Terminal. Your command line. Everything runs through it.
Claude Code. Your AI coding agent. You'll direct it to write SQL, Python, dbt models, pipeline configs, and infrastructure code. It's strong at generating transformation logic, and it makes specific, predictable mistakes with schema design and data quality that you'll learn to catch.
Git and GitHub. Version control. Every project lives in a repository.
Python. Used for ingestion scripts, custom transformations, and orchestration. The standard language for data engineering beyond SQL.
SQL. The language of data transformation and querying. You'll write more SQL than Python in this track.

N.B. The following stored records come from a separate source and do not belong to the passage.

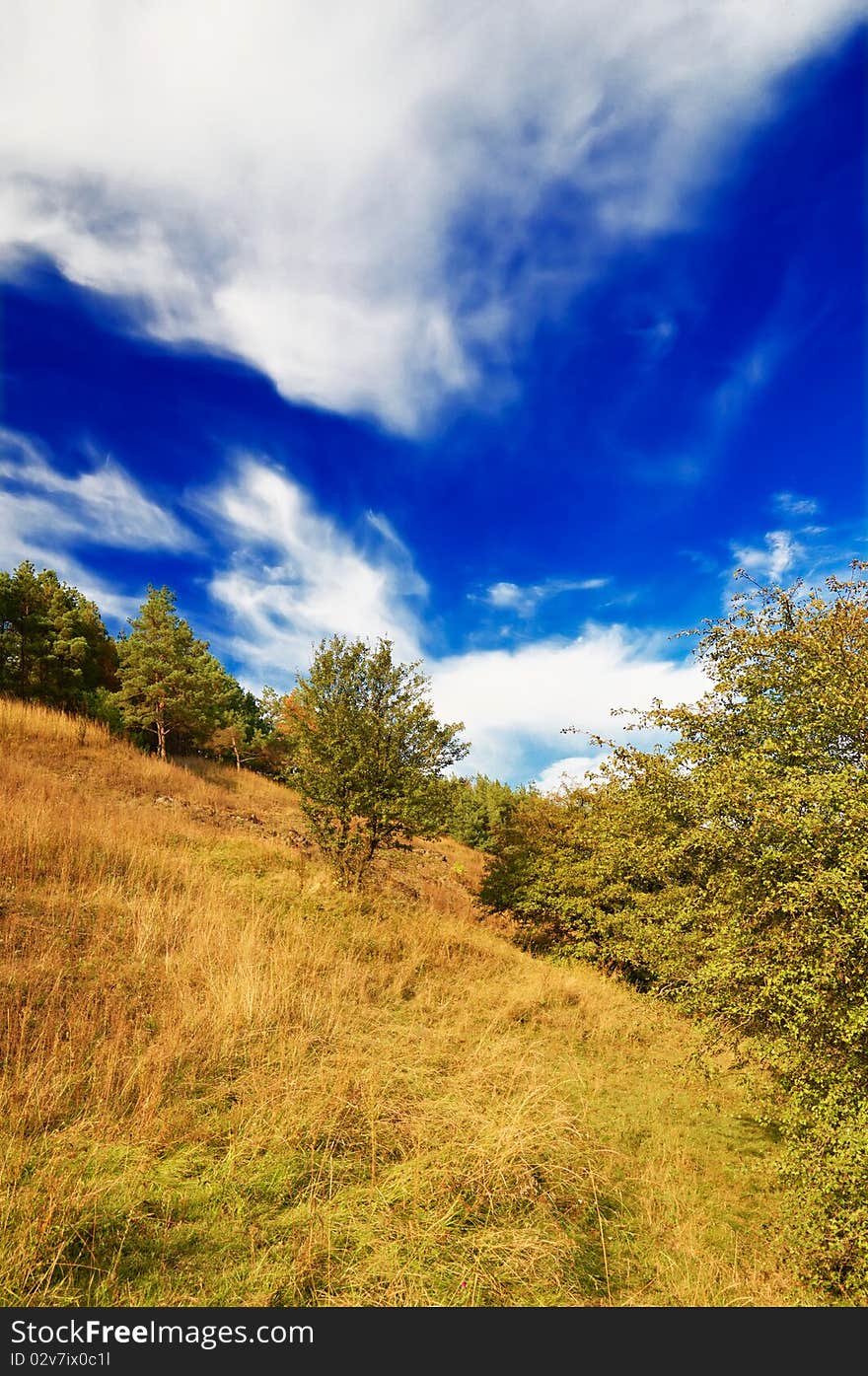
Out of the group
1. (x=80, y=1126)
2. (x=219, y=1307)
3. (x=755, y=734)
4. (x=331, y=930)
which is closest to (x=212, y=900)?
(x=331, y=930)

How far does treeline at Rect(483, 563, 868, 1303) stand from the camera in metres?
4.61

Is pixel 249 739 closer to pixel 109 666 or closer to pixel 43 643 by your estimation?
pixel 109 666

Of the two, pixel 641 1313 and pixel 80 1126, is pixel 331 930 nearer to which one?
pixel 80 1126

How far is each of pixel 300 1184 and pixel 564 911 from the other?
11.9m

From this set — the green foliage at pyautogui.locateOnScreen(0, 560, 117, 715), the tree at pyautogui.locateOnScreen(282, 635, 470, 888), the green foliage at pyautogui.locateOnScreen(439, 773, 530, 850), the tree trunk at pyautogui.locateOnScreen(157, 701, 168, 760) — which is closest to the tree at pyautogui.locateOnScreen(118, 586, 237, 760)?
the tree trunk at pyautogui.locateOnScreen(157, 701, 168, 760)

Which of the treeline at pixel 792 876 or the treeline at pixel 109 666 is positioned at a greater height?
the treeline at pixel 109 666

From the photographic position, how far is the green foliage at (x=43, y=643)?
23156 mm

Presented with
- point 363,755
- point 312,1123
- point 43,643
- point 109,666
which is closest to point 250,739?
point 109,666

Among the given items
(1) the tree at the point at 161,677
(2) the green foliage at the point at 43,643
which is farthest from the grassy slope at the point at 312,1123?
(2) the green foliage at the point at 43,643

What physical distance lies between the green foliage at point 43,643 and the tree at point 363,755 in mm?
16234

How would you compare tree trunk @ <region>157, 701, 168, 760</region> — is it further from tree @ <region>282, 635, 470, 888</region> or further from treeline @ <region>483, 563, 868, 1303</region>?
treeline @ <region>483, 563, 868, 1303</region>

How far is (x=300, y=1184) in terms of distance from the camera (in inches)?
166

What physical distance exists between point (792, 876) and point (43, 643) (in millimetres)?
28262

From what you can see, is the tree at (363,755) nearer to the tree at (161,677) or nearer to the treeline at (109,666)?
the treeline at (109,666)
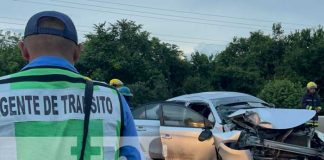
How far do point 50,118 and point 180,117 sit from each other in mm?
7509

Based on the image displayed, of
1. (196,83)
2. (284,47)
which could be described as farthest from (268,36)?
(196,83)

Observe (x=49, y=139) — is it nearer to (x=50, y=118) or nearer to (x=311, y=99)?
(x=50, y=118)

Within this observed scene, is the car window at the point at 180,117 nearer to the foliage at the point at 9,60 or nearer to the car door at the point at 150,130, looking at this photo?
the car door at the point at 150,130

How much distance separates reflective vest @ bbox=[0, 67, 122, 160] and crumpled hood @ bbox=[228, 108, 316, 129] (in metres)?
5.14

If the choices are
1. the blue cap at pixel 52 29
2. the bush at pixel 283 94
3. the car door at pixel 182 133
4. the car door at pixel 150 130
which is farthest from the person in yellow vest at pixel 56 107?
the bush at pixel 283 94

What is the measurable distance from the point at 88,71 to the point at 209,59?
42.9 ft

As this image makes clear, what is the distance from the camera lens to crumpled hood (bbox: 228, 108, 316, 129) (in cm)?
689

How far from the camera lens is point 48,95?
6.43 ft

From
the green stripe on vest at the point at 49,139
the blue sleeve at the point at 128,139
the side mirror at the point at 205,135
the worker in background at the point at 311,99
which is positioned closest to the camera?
the green stripe on vest at the point at 49,139

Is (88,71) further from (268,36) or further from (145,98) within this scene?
(268,36)

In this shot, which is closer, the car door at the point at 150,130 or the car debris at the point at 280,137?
the car debris at the point at 280,137

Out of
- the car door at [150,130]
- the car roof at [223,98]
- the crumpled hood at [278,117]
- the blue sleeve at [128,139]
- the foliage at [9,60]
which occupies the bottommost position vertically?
the foliage at [9,60]

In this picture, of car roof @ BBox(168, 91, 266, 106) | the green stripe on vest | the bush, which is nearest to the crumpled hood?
car roof @ BBox(168, 91, 266, 106)

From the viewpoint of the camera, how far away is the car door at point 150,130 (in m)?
9.53
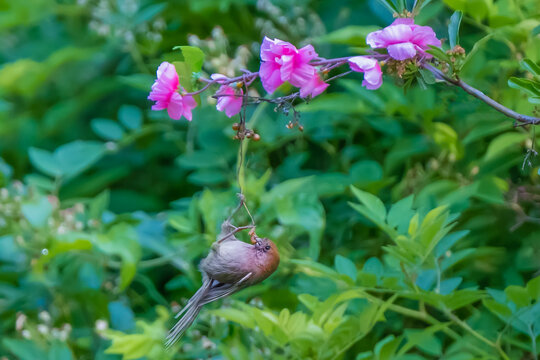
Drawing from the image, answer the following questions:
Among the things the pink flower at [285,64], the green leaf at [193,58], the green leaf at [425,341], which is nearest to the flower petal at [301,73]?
the pink flower at [285,64]

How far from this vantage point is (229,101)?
30.2 inches

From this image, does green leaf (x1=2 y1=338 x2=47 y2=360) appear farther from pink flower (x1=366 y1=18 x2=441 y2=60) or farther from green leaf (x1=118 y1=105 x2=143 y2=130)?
pink flower (x1=366 y1=18 x2=441 y2=60)

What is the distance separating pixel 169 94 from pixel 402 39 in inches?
9.9

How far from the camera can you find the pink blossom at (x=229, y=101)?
76 cm

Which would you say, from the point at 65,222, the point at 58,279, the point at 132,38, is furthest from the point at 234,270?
the point at 132,38

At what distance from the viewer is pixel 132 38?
155 cm

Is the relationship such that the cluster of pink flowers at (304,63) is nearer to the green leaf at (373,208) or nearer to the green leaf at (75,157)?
the green leaf at (373,208)

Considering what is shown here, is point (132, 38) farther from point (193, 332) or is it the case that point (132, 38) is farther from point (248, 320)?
point (248, 320)

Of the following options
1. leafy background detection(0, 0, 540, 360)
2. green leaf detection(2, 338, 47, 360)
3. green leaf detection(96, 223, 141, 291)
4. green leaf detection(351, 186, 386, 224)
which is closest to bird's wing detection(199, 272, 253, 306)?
leafy background detection(0, 0, 540, 360)

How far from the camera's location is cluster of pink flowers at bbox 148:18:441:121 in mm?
688

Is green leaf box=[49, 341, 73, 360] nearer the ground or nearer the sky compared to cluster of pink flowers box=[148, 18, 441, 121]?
nearer the ground

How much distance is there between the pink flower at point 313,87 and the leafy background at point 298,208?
12 centimetres

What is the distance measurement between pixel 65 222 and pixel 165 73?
0.72 m

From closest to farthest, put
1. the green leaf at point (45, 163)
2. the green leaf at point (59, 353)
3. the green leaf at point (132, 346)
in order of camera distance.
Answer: the green leaf at point (132, 346), the green leaf at point (59, 353), the green leaf at point (45, 163)
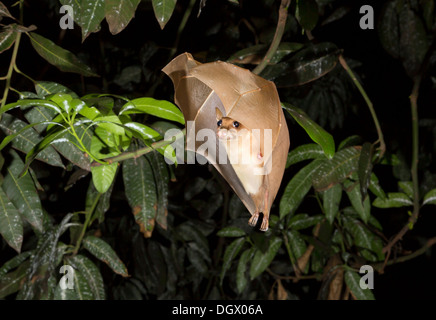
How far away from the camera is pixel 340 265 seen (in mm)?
1213

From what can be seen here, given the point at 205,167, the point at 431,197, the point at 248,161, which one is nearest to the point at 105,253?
the point at 205,167

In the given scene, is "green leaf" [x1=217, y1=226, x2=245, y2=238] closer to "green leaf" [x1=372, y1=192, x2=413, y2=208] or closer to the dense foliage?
the dense foliage

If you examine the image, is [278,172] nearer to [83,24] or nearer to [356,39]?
[83,24]

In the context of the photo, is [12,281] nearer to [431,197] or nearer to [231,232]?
[231,232]

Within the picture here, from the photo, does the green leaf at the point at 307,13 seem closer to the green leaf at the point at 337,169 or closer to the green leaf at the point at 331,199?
the green leaf at the point at 337,169

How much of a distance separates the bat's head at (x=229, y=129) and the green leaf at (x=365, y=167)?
484 millimetres

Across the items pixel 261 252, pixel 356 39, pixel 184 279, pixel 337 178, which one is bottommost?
pixel 184 279

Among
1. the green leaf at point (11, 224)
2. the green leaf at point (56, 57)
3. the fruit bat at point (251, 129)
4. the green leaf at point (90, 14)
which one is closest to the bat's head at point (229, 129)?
the fruit bat at point (251, 129)

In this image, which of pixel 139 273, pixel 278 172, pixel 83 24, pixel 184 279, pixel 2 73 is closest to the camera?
pixel 278 172

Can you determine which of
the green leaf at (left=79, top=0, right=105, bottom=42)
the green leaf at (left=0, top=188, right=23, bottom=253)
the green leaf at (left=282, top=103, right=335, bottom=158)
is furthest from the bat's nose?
the green leaf at (left=0, top=188, right=23, bottom=253)

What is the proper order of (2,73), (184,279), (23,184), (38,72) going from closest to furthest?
(23,184) → (2,73) → (38,72) → (184,279)

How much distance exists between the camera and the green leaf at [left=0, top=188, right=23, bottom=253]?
80 centimetres

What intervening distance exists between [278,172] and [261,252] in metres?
0.81

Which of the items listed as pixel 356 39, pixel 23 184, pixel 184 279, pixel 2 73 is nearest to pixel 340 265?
pixel 184 279
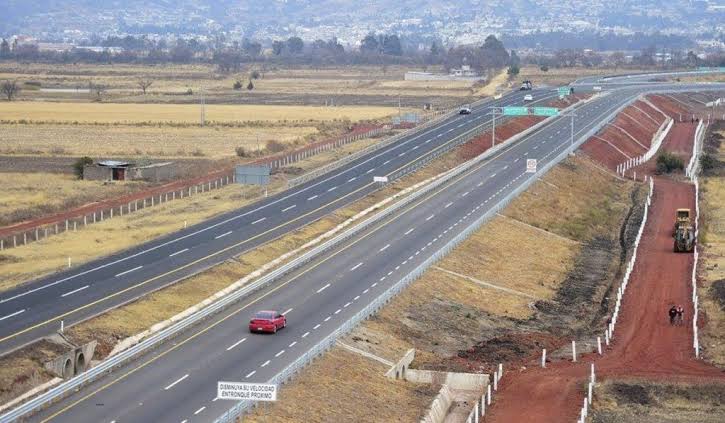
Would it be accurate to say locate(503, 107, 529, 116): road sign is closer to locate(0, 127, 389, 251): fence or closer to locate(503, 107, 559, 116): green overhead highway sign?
locate(503, 107, 559, 116): green overhead highway sign

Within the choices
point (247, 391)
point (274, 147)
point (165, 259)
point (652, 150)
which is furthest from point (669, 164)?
point (247, 391)

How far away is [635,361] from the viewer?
2335 inches

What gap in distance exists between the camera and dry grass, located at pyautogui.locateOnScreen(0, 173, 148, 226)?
8951 cm

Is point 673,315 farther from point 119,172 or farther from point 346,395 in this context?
point 119,172

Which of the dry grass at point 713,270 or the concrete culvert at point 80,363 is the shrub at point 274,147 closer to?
the dry grass at point 713,270

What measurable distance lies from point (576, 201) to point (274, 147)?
3397 cm

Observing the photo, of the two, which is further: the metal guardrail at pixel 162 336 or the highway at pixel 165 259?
the highway at pixel 165 259

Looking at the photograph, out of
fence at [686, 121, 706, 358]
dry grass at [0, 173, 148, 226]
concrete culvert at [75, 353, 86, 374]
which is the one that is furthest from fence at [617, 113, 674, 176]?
concrete culvert at [75, 353, 86, 374]

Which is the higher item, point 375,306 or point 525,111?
point 375,306

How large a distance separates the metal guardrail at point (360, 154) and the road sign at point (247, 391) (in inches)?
2463

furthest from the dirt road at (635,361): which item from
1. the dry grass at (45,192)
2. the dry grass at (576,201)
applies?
the dry grass at (45,192)

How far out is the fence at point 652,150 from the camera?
137000 millimetres

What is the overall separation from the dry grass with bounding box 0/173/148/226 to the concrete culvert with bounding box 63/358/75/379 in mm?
36883

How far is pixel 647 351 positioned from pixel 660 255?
88.0 ft
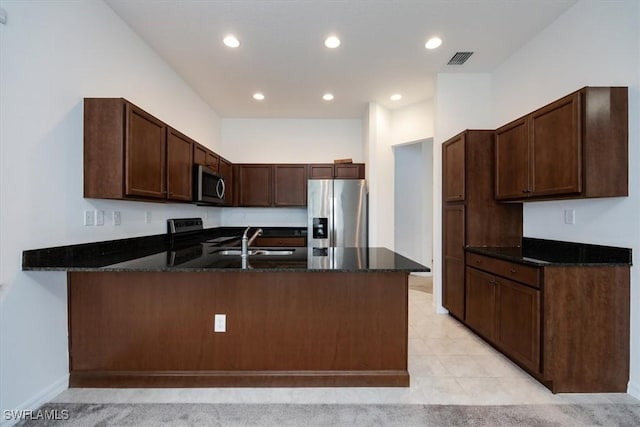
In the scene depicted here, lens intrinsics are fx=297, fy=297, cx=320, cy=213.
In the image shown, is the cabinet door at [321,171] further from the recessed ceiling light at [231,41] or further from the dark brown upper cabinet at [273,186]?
the recessed ceiling light at [231,41]

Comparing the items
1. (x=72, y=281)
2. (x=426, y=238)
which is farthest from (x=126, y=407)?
(x=426, y=238)

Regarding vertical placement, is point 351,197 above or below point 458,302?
above

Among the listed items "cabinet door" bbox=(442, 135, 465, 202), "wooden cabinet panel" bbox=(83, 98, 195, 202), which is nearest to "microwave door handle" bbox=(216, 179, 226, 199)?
"wooden cabinet panel" bbox=(83, 98, 195, 202)

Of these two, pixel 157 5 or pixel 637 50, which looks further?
pixel 157 5

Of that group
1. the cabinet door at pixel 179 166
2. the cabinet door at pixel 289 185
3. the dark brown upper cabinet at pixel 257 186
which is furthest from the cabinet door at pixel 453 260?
the cabinet door at pixel 179 166

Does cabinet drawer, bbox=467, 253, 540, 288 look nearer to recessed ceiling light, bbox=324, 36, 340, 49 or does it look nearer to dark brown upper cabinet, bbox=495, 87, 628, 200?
dark brown upper cabinet, bbox=495, 87, 628, 200

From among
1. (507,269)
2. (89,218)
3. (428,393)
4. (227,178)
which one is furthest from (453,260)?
(89,218)

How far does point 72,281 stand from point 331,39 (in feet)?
9.52

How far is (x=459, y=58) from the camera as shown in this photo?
3.21m

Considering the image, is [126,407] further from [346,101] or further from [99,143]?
[346,101]

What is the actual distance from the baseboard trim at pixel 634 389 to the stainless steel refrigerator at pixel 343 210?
9.70 feet

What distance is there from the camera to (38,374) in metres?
1.84

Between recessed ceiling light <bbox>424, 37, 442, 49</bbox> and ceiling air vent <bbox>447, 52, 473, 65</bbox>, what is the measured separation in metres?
0.34

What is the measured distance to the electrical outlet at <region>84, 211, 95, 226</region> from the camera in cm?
215
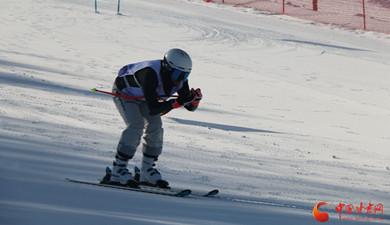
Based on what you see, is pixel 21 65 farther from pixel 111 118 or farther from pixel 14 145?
pixel 14 145

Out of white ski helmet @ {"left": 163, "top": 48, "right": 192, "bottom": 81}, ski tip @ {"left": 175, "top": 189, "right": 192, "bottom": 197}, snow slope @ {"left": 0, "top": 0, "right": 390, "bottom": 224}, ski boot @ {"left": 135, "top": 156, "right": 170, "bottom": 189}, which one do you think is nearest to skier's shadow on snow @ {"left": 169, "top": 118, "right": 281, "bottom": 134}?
snow slope @ {"left": 0, "top": 0, "right": 390, "bottom": 224}

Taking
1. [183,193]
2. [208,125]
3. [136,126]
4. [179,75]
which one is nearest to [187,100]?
[179,75]

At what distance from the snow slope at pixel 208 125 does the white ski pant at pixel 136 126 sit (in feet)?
1.50

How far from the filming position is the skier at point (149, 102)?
195 inches

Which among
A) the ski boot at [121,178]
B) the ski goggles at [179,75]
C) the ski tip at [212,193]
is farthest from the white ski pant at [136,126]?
the ski tip at [212,193]

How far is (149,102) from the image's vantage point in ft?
16.2

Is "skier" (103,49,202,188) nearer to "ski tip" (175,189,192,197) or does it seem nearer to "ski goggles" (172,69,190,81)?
"ski goggles" (172,69,190,81)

DuckDB. A fast, local analytical database. You'll use it for development and testing before deploying to a cloud warehouse.
dbt Core. The transformation framework. You write SQL models, dbt handles dependencies, testing, documentation, and materialization. The dominant tool for the transform layer in 2026.
Dagster. Pipeline orchestration. Defines what runs when, in what order, with what dependencies. The track uses Dagster's asset-oriented approach: you define what data assets exist and how they're materialized.
PostgreSQL. A relational database. Used as a source system and as infrastructure for other tools.
Docker. Packages your pipelines into containers. Essential for reproducible, deployable data infrastructure.
You'll install additional tools as the track progresses: BigQuery for cloud warehousing, Kafka for streaming, Soda Core for data quality, and others. Each project tells you what's needed.